The first example of calix[4]pyrrole functionalized vic-dioxime ligand: Synthesis, characterization, spectroscopic studies and redox properties of the mononuclear transition metal complexes

Novel calix[4]pyrrole bearing vic-dioxime ligand (LH2) of the general formula, R1R2C2N2O2H2 (where, R1 = C6H5- and R2 = C39H50N5-) has been synthesized by the reaction of anti-chlorophenylglyoxime with 3-aminophenylcalix[4]pyrrole at room temperature.
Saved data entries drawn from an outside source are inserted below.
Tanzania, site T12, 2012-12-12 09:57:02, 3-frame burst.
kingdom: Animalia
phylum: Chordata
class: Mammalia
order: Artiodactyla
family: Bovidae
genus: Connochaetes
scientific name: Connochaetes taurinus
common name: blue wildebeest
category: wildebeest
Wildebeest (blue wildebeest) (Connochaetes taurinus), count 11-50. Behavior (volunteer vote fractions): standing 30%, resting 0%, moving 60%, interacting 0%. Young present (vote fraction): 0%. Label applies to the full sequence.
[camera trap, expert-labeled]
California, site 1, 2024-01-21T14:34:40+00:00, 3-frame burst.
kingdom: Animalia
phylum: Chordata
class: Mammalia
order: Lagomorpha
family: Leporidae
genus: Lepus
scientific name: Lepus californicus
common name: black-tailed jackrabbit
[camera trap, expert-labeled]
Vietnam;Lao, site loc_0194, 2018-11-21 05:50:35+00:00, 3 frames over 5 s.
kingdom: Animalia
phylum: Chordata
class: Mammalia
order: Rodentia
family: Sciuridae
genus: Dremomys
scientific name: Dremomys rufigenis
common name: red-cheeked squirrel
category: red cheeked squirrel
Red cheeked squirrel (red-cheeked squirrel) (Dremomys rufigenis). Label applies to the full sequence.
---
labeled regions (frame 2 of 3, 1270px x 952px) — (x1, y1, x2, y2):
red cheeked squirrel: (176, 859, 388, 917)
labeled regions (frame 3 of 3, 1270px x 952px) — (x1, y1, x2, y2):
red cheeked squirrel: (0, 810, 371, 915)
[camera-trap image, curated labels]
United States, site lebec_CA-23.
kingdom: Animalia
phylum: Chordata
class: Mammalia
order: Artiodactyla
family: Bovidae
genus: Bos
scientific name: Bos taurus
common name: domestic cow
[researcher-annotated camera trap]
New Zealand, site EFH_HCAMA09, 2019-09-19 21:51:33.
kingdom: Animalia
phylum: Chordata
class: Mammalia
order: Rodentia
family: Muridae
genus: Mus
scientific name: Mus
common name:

The mononuclear Cu(II), Ni(II) and Co(II)complexes of this vic-dioxime ligand were prepared and their structures were confirmed by elemental analysis, FT-IR, TGA and magnetic susceptibility measurements; the HMBC, DEPT, 1H and 13C NMR spectra of the LH2 ligand were also reported. The electrochemical property of the complexes was investigated in DMSO by cyclic voltammetry at 200 mV s−1 scan rate. The cyclic voltammetric measurements clearly indicated that Co(LH)2·2H2O complex differs from the Ni(LH)2 and Cu(LH)2 complexes upon the exhibition of quasi-reversible one-electron transfer reduction process in the negative region instead of an irreversible process.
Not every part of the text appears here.